The agreement to sell might also contain provisions to deal with breach by either party – e.g. forfeiture of deposit in case of buyer’s default, or return of deposit along with interest in case of seller’s default – an arbitration clause or a clause specifying the court which would have jurisdiction in case of a dispute, and provisions for inspection or investigation of title, such as the time in which this is to be completed.

The agreement to sell must be attested by the signatures of at least two witnesses and must be registered by the seller’s lawyers.

It is imperative that a buyer not sign any documents unless both he and his lawyer are satisfied with its contents.

Sale Deed
When the agreement to sell is duly registered and the purchase price (or a portion thereof, if so agreed upon), the seller’s lawyer will draw up a document known as a sale deed. This is the document by which the buyer will acquire ownership of and title to the property.

There are certain fees that are required to be paid with respect to the sale deed. Stamp duty, a levy imposed by the government on certain instruments, is payable on the property under the Stamp Act of the state in which the property is located (see box for the applicable stamp duty in various states). The stamp duty is payable either by printing the sale deed on stamp paper of the appropriate value or by franking of the sale deed for the value. In case the buyer has paid the stamp duty and the sale falls through, he would need to apply for a refund, which could take 4 to 6 months.

Like the agreement to sell, the sale deed too is required to be attested by two witnesses and registered, and the PAN cards of the buyer and the seller will be required. Registration of the sale deed is carried out by lodging the original stamped agreement with the relevant registration office. Registering the sale deed is crucial as the title to the property does not pass to the buyer unless it is duly registered in accordance with the Registration Act.

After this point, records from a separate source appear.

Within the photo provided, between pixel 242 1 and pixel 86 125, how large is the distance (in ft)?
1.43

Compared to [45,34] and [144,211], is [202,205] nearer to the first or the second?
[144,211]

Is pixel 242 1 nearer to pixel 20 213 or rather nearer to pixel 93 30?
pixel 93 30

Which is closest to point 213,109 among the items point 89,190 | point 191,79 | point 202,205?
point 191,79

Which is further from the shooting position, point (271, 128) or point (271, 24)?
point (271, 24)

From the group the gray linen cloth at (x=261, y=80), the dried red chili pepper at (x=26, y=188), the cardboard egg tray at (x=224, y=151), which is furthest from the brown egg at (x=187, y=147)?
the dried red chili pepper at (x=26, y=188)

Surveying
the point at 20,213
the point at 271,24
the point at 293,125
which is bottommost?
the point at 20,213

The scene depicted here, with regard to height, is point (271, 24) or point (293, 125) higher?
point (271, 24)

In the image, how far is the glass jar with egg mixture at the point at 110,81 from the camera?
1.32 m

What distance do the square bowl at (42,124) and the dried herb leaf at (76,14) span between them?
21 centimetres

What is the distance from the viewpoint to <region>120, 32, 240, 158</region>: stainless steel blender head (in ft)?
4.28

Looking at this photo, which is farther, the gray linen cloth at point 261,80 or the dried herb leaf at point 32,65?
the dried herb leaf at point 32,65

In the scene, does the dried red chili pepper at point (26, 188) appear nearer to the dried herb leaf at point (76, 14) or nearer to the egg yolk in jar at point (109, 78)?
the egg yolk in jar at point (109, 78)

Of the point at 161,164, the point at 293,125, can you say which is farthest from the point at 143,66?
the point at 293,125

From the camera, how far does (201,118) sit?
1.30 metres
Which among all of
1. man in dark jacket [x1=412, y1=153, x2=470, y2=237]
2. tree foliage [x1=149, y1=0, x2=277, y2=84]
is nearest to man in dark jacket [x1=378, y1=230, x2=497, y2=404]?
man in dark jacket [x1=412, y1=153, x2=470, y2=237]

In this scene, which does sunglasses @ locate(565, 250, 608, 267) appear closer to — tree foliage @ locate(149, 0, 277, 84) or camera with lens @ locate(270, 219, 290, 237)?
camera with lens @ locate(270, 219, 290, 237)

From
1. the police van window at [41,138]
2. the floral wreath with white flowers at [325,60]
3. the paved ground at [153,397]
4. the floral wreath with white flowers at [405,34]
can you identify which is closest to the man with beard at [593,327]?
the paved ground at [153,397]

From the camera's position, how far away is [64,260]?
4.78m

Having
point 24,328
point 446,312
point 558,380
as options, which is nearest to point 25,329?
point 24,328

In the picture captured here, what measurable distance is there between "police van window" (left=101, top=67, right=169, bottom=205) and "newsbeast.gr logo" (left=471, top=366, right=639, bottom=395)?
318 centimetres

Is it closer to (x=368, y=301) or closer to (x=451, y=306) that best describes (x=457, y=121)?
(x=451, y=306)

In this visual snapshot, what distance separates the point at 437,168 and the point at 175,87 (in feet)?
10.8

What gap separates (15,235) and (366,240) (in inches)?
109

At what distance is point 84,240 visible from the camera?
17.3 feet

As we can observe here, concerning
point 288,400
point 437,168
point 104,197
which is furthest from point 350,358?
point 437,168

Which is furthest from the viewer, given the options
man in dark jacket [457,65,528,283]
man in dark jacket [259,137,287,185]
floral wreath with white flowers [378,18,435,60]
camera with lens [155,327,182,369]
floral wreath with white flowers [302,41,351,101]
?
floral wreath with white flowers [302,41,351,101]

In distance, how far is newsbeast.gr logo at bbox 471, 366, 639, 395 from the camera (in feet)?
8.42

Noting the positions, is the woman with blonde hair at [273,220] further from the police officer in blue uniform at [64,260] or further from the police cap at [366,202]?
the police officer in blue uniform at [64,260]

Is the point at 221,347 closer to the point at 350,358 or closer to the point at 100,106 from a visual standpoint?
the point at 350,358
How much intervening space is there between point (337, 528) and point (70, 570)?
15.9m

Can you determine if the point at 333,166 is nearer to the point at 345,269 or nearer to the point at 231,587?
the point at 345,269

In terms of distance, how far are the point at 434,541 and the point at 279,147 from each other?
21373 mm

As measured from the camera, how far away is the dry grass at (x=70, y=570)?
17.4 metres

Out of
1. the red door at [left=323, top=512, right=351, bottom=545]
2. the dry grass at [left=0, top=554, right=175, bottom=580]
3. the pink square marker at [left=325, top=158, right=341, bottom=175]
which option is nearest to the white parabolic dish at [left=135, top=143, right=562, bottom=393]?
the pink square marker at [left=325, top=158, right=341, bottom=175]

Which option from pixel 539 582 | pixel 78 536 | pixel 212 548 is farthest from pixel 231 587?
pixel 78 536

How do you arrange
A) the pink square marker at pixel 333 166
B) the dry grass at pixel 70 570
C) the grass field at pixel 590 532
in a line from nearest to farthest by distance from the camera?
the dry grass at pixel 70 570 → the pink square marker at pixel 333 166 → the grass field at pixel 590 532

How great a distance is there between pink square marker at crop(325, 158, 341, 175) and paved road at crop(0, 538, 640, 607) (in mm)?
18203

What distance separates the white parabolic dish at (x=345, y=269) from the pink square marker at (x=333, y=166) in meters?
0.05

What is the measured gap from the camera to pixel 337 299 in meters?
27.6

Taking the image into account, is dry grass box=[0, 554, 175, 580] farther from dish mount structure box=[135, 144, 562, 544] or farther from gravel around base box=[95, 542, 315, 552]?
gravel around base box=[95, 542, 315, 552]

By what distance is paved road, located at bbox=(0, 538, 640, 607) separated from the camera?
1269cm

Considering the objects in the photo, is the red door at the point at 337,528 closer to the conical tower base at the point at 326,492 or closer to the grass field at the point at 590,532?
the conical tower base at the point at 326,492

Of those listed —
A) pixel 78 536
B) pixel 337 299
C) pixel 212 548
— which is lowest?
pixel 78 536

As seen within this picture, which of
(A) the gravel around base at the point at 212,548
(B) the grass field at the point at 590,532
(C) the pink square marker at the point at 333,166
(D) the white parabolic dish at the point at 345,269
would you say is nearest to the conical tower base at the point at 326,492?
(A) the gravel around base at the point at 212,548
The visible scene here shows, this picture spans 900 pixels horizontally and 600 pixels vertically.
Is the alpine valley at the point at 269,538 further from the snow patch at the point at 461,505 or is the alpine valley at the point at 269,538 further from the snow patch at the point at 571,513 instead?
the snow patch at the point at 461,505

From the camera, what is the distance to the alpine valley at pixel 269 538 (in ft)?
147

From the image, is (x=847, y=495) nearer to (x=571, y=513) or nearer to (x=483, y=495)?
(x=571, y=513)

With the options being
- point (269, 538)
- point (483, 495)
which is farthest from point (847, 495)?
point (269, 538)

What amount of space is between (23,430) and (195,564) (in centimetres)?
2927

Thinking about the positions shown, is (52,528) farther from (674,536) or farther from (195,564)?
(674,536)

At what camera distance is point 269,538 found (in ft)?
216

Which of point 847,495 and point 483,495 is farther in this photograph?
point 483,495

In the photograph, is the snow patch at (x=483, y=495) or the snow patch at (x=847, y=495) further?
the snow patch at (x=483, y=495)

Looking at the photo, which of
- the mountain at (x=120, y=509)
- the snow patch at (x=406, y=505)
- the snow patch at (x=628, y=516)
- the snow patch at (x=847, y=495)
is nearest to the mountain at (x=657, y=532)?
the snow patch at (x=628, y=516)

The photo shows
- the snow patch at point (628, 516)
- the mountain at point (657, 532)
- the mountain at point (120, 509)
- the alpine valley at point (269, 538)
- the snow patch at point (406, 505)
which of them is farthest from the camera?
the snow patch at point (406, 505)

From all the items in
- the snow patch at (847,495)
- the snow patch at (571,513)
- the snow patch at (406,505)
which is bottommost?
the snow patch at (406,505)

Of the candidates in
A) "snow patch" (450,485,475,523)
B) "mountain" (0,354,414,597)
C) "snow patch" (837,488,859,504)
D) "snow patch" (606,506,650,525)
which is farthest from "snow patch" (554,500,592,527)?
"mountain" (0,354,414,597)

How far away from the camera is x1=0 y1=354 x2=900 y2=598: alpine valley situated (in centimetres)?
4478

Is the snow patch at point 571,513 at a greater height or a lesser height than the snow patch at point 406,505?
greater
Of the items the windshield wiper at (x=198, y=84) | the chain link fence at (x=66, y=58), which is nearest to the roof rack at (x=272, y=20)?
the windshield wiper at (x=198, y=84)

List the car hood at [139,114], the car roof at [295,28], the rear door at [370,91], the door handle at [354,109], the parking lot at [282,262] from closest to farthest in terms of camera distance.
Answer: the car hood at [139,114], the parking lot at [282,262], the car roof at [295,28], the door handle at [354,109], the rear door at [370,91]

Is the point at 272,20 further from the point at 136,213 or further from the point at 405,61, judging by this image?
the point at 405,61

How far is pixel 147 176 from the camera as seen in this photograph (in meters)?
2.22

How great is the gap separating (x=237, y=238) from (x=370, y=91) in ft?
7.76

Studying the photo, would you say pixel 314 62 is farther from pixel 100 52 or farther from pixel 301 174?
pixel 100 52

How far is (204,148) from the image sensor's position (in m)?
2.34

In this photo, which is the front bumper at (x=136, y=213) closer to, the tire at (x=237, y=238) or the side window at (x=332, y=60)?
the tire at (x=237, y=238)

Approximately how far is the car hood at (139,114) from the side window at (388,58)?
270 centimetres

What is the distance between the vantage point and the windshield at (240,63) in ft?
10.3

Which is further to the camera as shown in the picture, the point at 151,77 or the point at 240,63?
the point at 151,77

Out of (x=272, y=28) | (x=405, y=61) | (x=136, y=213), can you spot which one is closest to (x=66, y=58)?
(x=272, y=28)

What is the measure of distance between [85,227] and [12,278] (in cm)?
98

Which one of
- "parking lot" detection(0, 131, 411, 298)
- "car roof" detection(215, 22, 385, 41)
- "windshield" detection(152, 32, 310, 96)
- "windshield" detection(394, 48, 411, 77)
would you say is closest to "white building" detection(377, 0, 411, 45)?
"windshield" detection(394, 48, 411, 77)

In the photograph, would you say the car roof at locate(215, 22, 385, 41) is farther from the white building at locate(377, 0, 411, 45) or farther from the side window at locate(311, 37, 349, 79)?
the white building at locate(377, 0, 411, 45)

Please bear in mind that stamp duty and registration fees are two entirely separate costs, both of which are to be borne by the buyer unless otherwise agreed between the buyer and the seller

If the property purchased is in a housing society, the buyer would need to complete certain forms of the society once the property is registered in his name. Once the forms are submitted the society president will raise the issue in the next AGM and admit the buyer as a member. In certain cases, a NOC (no objection certificate) from the society may be required.